Soy milk is made from pressed, mature soy beans mixed with water and often sugar. It’s cholesterol free and has slightly less protein than cow’s milk. It’s a good choice for vegetarians and those who are lactose intolerant.
Almond milk is made from ground almonds mixed with water and sometimes a sweetener. It’s naturally free of saturated fat, cholesterol, and lactose. It is higher in vitamin A than other milks and low in calories. Although it’s a popular choice for those who shun dairy products, it’s extremely low in protein, with only one gram per cup and has much less calcium, too.
Rice milk is made from partially milled rice, brown rice syrup, and water. Flavoring agents are also sometimes added. Like almond milk, it’s low in protein and calories. Rice milk is popular with those plagued by allergies because very few people are sensitive to rice. Look for brands fortified with calcium and vitamin D. Rice milk is also free of cholesterol, saturated fat, and lactose.

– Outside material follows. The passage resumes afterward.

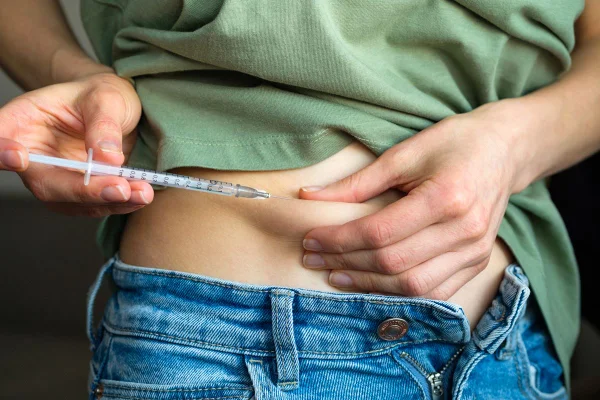 Uma mulher com diabetes puxa a pele da barriga e aplica uma injeção de insulina com uma seringa descartável com uma agulha pequena, ou uma menina que planeja uma gravidez estimula a ovulação antes da inseminação artificial ou concepção - Metrópoles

Raw milk is controversial but is starting to become popular in some parts of the country. It is unpasteurized cow’s milk and it is illegal in some states. Advocates believe pasteurization destroys beneficial bacteria and enzymes that aid in digestion. However, some health experts say that raw milk carries a serious risk of diseases caused by salmonella, E. coli, and listeria. Raw milk is often purchased directly from a farm.
Bovine Growth Hormone: Cancer Risk?
Most milk sold in the United States is from cows that have been treated with bovine growth hormone (BGH) to boost production.
BGH – banned in Australia, Canada, New Zealand, Japan, and the European Union – causes milk to contain more of a substance called IGF-1 or insulin growth factor, which has been linked to breast, colon, and prostate cancers.
Milk with BGH is not required to be labeled as such. The only way to ensure hormone-free milk is to buy organic or milk labeled “rBGH/rBST-Free.”